La
rentrée des classes
Sa maman avait accompagné Marc et il trottinait à
ses côtés sur le bitume des trottoirs. Aujourd’hui était
la rentrée des classes. Il faisait bon. Un ciel
tout bleu d'été prolongé nappait l'azur.
Marc portait un petit gilet jaune pâle que sa maman lui avait
tricoté pour qu’il soit tout beau ce jour là. Elle lui
en avait tant parlé de l'école maternelle... Elle lui
avait raconté qu'il y rencontrerait plein d'amis, qu'il y avait
une maîtresse très gentille et que la classe débordait
de jeux innombrables et variés. Il lui avait demandé
si cela ressemblait à l'illustration de son livre d'images
où des enfants au visage épanoui s'adonnaient à
des jeux passionnants. On les voyait s'affairer à transporter
des cubes de toutes les couleurs aussi grands qu'eux avec des sourires
barbouillés de confiture et des mines réjouies et turbulentes.
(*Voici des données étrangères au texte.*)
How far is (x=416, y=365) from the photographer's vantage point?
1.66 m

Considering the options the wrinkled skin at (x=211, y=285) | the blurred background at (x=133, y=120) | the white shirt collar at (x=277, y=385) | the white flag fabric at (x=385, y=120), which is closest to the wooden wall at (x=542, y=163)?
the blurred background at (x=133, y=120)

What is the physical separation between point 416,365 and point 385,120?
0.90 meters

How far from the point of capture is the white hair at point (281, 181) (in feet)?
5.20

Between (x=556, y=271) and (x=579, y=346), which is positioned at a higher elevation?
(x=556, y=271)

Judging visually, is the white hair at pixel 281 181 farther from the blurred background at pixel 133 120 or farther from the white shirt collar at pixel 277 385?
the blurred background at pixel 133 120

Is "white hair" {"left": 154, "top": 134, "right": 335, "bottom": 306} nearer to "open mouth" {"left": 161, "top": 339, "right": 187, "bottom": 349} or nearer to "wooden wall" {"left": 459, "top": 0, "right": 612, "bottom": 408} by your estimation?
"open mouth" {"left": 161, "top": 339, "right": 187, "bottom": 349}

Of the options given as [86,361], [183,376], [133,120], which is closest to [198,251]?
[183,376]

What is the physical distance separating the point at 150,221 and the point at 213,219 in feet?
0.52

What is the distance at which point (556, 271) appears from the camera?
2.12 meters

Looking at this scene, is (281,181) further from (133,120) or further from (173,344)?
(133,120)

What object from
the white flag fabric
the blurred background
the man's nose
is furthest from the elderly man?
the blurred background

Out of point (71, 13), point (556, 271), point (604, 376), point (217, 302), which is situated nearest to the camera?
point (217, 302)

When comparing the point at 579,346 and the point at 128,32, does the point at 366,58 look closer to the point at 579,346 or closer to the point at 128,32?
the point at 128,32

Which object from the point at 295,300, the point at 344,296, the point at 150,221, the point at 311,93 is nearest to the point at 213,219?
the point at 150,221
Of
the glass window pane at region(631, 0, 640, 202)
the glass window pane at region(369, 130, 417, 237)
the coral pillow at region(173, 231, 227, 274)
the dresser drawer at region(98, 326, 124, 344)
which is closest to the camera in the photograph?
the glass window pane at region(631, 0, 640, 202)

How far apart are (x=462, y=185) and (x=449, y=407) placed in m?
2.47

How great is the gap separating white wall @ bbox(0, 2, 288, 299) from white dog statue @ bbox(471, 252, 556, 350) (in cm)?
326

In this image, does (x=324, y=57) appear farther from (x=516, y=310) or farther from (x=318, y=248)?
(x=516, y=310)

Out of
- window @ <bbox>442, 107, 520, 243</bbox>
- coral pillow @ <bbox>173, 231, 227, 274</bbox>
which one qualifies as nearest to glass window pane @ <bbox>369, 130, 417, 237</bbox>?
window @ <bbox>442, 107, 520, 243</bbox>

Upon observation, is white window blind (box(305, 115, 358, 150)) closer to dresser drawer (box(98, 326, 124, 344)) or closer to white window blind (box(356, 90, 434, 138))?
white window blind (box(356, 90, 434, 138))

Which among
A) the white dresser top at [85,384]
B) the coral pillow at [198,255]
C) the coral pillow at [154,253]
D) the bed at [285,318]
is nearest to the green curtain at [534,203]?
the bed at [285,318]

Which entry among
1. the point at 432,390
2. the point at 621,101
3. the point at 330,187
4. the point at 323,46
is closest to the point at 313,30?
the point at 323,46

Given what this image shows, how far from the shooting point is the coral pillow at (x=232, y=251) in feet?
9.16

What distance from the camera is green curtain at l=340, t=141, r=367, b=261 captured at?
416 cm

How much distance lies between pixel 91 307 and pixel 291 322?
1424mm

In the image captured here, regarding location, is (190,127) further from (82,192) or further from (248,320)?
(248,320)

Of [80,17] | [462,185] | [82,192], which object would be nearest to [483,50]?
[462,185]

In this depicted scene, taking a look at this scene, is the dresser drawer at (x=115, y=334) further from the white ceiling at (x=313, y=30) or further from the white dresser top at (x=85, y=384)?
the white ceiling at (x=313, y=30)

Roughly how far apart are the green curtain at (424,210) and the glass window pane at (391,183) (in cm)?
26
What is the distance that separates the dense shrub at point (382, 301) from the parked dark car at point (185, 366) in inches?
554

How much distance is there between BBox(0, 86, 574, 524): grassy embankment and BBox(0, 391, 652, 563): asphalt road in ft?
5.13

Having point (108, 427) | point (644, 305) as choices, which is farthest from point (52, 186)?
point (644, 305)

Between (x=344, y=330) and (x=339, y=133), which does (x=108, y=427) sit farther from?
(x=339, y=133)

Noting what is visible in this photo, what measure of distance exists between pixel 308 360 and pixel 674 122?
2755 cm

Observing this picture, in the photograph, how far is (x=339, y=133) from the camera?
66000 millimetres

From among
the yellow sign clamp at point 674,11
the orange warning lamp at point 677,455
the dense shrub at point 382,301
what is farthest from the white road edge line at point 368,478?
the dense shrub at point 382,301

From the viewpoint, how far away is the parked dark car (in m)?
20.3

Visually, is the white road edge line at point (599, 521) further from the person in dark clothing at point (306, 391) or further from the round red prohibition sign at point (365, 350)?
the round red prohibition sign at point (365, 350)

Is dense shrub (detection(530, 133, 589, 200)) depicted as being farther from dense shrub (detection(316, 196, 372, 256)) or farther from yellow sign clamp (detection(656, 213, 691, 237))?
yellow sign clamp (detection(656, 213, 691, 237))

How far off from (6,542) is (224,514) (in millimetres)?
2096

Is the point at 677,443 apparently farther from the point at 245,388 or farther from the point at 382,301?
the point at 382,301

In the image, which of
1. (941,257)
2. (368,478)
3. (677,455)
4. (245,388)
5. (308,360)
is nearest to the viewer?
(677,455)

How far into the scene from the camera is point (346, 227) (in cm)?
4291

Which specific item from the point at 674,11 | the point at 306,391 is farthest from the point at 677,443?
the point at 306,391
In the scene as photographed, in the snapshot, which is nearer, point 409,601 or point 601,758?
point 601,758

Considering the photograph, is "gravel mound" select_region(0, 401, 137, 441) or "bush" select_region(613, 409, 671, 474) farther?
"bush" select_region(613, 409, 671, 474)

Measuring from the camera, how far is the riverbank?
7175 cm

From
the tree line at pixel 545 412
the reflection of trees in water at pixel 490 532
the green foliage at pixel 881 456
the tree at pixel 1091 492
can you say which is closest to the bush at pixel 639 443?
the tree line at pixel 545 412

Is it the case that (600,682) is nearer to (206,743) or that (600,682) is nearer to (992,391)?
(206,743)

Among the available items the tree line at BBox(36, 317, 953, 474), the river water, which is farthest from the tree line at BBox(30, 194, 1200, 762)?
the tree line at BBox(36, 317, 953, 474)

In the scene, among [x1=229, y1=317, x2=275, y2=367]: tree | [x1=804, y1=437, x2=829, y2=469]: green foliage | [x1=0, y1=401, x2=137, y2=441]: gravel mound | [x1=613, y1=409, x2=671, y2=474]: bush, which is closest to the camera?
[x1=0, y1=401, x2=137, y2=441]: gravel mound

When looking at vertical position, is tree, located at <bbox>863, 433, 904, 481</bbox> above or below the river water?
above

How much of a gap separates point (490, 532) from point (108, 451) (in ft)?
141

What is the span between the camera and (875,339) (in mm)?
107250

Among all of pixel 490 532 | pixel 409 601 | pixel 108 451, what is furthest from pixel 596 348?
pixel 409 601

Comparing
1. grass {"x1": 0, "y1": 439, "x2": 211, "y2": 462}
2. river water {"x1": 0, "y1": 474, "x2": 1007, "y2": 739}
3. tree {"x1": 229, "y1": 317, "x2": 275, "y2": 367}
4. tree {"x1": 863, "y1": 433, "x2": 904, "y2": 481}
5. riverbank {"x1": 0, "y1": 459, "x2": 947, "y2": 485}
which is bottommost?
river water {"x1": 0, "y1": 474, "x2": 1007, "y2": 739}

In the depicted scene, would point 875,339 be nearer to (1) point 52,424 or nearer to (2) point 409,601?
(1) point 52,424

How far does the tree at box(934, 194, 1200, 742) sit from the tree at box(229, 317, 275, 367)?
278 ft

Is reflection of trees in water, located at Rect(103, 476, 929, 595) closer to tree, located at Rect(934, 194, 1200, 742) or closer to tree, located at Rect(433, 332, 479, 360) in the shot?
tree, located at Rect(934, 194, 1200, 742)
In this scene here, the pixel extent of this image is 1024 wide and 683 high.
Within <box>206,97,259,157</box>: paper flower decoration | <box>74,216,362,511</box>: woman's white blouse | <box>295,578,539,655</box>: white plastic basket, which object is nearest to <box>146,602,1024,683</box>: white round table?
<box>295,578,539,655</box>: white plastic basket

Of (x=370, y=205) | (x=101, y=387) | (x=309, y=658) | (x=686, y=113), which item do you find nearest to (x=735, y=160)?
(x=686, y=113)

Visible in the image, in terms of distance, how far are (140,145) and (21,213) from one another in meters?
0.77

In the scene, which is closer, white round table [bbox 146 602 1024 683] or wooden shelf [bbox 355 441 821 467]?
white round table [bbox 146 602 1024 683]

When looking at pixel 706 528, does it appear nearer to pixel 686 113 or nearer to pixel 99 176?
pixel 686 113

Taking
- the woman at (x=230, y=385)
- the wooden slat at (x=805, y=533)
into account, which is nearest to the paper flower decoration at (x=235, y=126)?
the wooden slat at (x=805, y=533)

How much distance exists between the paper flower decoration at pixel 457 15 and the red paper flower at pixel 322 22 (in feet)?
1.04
Marc les enviait, lui aussi aurait aimé s'activer à
ces constructions merveilleuses. Sa maman lui avait dit :
"Oui
bien sûr, c'est comme ça, et encore mieux, tu verras,
tu ne voudras peut-être même plus revenir à la
maison tellement tu t'y plairas..."
Energiquement
il avait réfuté l'hypothèse, non, ça jamais
il ne pourrait rien préférer d’autre au monde à
ses parents ; il trouvait même un peu incongru qu'elle put lui
en souffler l'éventualité.
Il
s'amusait à sautiller des rebords du trottoir sur la chaussée
suivant une règle simple et stricte : un pas sur la marche,
l'autre sur la dalle au coin contigu et qui bordait la route.
-
Marc ! Dépêche-toi, on va être en retard.
Il
cessa son jeu et s'accrocha à la main de sa mère.
Des gens pressés, accompagnés d'enfants se joignirent
à eux sur le chemin de l'école. Ils franchirent
une grille et s'avancèrent dans une allée gravillonnée.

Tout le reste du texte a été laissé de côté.